§ **Text**
↓
Effects of grain size on the reactivity of limestone temper in a kaolinitic clay

• Grain size of limestone temper influences Ca activity during firing and new phases.
• Lime spalling triggers in coarse calcined grains and propagates through finer ones.
• Fine limestone grains and/or high sintering of matrix may prevent lime spalling.
• A γ-Al2O3 with limited Si for Al substitution is used for modelling the spinel-type phase.

Carbonates in clay based ceramics produces higher sintering at lower firing temperatures, but may cause lime spalling, affecting the physical and mechanical behaviour of the ceramic body. The present study investigated the mineralogical and microstructural changes that occur in a kaolinitic clay tempered with different contents of limestone sand with two skewed grain size distributions, after firing. The firing temperatures were set at 500, 750 and 1000 °C. The mineralogy of the fired bodies was analyzed by XRPD and quantitative phase analysis was performed using Rietveld method. SEM–EDS analyses were carried out to investigate the changes in microstructures and the clay/limestone reactivity. The use of sand-sized limestone temper and short firing times induced the formation of non-stoichiometric phases at the clay/limestone boundary, ruled by the lateral variation of CaO activity. The structure and composition of the spinel-type phase (e.g. γ-Al2O3), as typical firing product of kaolinite clays, were investigated. Different Ca-silicates and -aluminosilicates (gehlenite, rankinite and larnite) in ceramics fired at 1000 °C are found according to the limestone grain size. Lime spalling already occurs in ceramics fired at 750 °C; it is triggered by coarse calcined grains (σspalling > σmatrix failure) and then fractures propagates through finer calcined limestone grains.
↑
§ **Raw data**
↓
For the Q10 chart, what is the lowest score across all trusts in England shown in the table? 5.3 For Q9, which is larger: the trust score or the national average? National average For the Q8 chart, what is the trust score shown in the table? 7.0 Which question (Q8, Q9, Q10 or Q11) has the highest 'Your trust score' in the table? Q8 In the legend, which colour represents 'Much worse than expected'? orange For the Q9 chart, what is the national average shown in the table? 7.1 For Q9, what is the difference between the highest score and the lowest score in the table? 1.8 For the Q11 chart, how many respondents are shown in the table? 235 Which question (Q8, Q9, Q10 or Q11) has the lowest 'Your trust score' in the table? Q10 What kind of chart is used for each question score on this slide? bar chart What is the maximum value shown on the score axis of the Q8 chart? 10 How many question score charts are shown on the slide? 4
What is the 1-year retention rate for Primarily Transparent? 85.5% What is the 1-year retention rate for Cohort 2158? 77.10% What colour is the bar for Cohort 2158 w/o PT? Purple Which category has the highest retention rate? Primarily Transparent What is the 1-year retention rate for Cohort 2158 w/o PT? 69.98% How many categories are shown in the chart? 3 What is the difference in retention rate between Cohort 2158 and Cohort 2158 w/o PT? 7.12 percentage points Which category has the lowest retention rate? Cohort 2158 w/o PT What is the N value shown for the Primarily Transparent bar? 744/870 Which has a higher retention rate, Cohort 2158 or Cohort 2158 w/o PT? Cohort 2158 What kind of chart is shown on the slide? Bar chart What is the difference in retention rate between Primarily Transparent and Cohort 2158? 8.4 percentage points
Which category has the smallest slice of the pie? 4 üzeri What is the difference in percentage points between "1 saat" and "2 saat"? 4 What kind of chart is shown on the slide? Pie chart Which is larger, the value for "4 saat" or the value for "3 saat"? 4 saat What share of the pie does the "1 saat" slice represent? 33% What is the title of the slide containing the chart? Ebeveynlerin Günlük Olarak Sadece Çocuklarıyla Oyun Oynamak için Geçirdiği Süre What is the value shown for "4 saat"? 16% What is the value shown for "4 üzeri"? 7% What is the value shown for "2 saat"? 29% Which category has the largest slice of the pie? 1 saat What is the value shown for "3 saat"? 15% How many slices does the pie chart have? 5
↑
§ **The problem**
Copy out the text on limestone temper grain size above in full, word for word.

§ **Response area**
Effects of grain size on the reactivity of limestone temper in a kaolinitic clay

• Grain size of limestone temper influences Ca activity during firing and new phases.
• Lime spalling triggers in coarse calcined grains and propagates through finer ones.
• Fine limestone grains and/or high sintering of matrix may prevent lime spalling.
• A γ-Al2O3 with limited Si for Al substitution is used for modelling the spinel-type phase.

Carbonates in clay based ceramics produces higher sintering at lower firing temperatures, but may cause lime spalling, affecting the physical and mechanical behaviour of the ceramic body. The present study investigated the mineralogical and microstructural changes that occur in a kaolinitic clay tempered with different contents of limestone sand with two skewed grain size distributions, after firing. The firing temperatures were set at 500, 750 and 1000 °C. The mineralogy of the fired bodies was analyzed by XRPD and quantitative phase analysis was performed using Rietveld method. SEM–EDS analyses were carried out to investigate the changes in microstructures and the clay/limestone reactivity. The use of sand-sized limestone temper and short firing times induced the formation of non-stoichiometric phases at the clay/limestone boundary, ruled by the lateral variation of CaO activity. The structure and composition of the spinel-type phase (e.g. γ-Al2O3), as typical firing product of kaolinite clays, were investigated. Different Ca-silicates and -aluminosilicates (gehlenite, rankinite and larnite) in ceramics fired at 1000 °C are found according to the limestone grain size. Lime spalling already occurs in ceramics fired at 750 °C; it is triggered by coarse calcined grains (σspalling > σmatrix failure) and then fractures propagates through finer calcined limestone grains.